## START

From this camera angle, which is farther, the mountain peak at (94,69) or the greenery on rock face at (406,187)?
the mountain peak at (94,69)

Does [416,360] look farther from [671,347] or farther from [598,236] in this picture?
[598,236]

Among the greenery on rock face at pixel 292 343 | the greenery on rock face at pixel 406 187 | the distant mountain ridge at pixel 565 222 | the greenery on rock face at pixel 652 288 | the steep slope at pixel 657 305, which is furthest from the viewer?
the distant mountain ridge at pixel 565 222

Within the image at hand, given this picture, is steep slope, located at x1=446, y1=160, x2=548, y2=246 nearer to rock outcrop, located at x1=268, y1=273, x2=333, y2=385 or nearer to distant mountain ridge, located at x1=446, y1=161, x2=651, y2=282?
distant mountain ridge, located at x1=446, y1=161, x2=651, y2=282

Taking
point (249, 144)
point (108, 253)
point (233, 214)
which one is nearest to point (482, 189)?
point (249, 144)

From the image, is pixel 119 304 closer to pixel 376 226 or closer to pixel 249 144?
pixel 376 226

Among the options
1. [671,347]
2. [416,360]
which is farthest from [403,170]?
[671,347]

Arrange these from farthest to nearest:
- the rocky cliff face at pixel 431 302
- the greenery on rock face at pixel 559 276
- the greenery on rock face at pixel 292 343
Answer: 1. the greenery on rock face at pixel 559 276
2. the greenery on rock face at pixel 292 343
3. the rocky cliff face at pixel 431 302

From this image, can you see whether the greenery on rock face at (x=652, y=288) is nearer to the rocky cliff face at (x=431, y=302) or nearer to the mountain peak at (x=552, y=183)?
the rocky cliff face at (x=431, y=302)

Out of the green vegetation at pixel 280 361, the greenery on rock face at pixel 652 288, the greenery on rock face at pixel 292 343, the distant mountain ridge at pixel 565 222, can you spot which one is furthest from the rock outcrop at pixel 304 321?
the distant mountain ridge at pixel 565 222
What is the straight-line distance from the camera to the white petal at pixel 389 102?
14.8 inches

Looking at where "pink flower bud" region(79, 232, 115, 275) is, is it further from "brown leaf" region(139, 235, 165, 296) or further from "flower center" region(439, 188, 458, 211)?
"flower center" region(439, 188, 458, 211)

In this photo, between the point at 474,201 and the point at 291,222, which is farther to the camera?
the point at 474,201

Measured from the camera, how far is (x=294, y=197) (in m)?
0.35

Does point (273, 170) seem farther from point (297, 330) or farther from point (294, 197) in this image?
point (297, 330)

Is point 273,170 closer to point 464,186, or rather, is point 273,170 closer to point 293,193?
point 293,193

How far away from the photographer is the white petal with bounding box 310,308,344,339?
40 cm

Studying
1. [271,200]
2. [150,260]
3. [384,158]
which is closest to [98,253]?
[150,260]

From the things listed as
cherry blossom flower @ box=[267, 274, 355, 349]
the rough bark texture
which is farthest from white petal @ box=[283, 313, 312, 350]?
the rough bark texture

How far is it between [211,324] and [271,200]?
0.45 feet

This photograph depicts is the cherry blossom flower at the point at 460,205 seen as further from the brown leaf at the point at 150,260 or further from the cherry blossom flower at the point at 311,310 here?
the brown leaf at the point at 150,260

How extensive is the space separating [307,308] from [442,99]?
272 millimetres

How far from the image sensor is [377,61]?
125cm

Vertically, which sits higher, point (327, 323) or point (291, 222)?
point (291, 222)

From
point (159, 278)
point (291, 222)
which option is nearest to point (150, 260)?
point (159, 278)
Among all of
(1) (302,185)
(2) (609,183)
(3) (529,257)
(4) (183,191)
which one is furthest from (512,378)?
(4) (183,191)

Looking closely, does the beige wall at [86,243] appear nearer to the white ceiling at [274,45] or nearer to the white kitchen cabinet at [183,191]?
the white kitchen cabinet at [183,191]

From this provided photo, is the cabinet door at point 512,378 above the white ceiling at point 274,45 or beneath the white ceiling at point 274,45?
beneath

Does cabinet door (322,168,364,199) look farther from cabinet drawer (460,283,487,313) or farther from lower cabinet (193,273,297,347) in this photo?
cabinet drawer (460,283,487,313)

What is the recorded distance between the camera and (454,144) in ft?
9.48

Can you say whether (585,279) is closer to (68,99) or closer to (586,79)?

## END

Aim of the exercise >> Produce an exact copy of all the records.

Exercise result >>
From this camera angle, which is farther, the mountain peak at (94,69) or the greenery on rock face at (406,187)?
the mountain peak at (94,69)

Does [416,360] look farther from [671,347] or farther from [598,236] in this picture?
[598,236]

Among the greenery on rock face at pixel 292 343 | the greenery on rock face at pixel 406 187 | the distant mountain ridge at pixel 565 222 | the greenery on rock face at pixel 652 288 | the steep slope at pixel 657 305, which is furthest from the viewer?
the distant mountain ridge at pixel 565 222

Within the image at hand, given this picture, is steep slope, located at x1=446, y1=160, x2=548, y2=246 nearer to rock outcrop, located at x1=268, y1=273, x2=333, y2=385 or nearer to distant mountain ridge, located at x1=446, y1=161, x2=651, y2=282?
distant mountain ridge, located at x1=446, y1=161, x2=651, y2=282

Taking
point (249, 144)
point (108, 253)
point (233, 214)
which one is nearest to point (482, 189)?
point (249, 144)

From the image, is pixel 119 304 closer to pixel 376 226 or closer to pixel 249 144?
pixel 376 226

Among the options
1. [671,347]
2. [416,360]
which is farthest from [403,170]?
[671,347]

Arrange these from farthest to nearest:
- the rocky cliff face at pixel 431 302
- the greenery on rock face at pixel 559 276
- the greenery on rock face at pixel 292 343
Answer: 1. the greenery on rock face at pixel 559 276
2. the greenery on rock face at pixel 292 343
3. the rocky cliff face at pixel 431 302

From this image, can you see whether the greenery on rock face at (x=652, y=288) is nearer to the rocky cliff face at (x=431, y=302) or nearer to the mountain peak at (x=552, y=183)?
the rocky cliff face at (x=431, y=302)

Out of the green vegetation at pixel 280 361, the greenery on rock face at pixel 652 288, the greenery on rock face at pixel 292 343, the distant mountain ridge at pixel 565 222, can you spot which one is furthest from the rock outcrop at pixel 304 321?
the distant mountain ridge at pixel 565 222
What is the straight-line distance from the camera to the white petal at pixel 389 102?
14.8 inches

Looking at where "pink flower bud" region(79, 232, 115, 275) is, is it further from "brown leaf" region(139, 235, 165, 296) or further from "flower center" region(439, 188, 458, 211)?
"flower center" region(439, 188, 458, 211)

In this photo, between the point at 474,201 and the point at 291,222, which is farther to the camera?
the point at 474,201

Measured from the camera, how far is (x=294, y=197) (in m)?
0.35

Does point (273, 170) seem farther from point (297, 330) or farther from point (294, 197) in this image?
point (297, 330)

Is point 273,170 closer to point 464,186, or rather, is point 273,170 closer to point 293,193?
point 293,193

How far away from the photographer is the white petal with bounding box 310,308,344,339?
40 cm

Studying
1. [271,200]
2. [150,260]
3. [384,158]
which is closest to [98,253]?
[150,260]

From the things listed as
cherry blossom flower @ box=[267, 274, 355, 349]
the rough bark texture
which is farthest from white petal @ box=[283, 313, 312, 350]?
the rough bark texture

How far is it between [211,324] and [271,200]?
0.45 feet

This photograph depicts is the cherry blossom flower at the point at 460,205 seen as further from the brown leaf at the point at 150,260 or further from the cherry blossom flower at the point at 311,310 here?
the brown leaf at the point at 150,260

How extensive is the space separating [307,308] from [442,99]?
272 millimetres

How far from the image sensor is [377,61]?
125cm

Vertically, which sits higher, point (327, 323) or point (291, 222)?
point (291, 222)

From
point (159, 278)
point (291, 222)
which option is nearest to point (150, 260)?
point (159, 278)
Among all of
(1) (302,185)
(2) (609,183)
(3) (529,257)
(4) (183,191)
which one is furthest from (512,378)?
(4) (183,191)

Looking closely, does the beige wall at [86,243] appear nearer to the white ceiling at [274,45] or nearer to the white kitchen cabinet at [183,191]?
the white kitchen cabinet at [183,191]

From this provided photo, is the cabinet door at point 512,378 above the white ceiling at point 274,45 or beneath the white ceiling at point 274,45?
beneath

Does cabinet door (322,168,364,199) look farther from cabinet drawer (460,283,487,313) or farther from lower cabinet (193,273,297,347) in this photo?
cabinet drawer (460,283,487,313)

What is the recorded distance between the camera and (454,144) in ft?
9.48

Can you say whether (585,279) is closer to (68,99) or closer to (586,79)?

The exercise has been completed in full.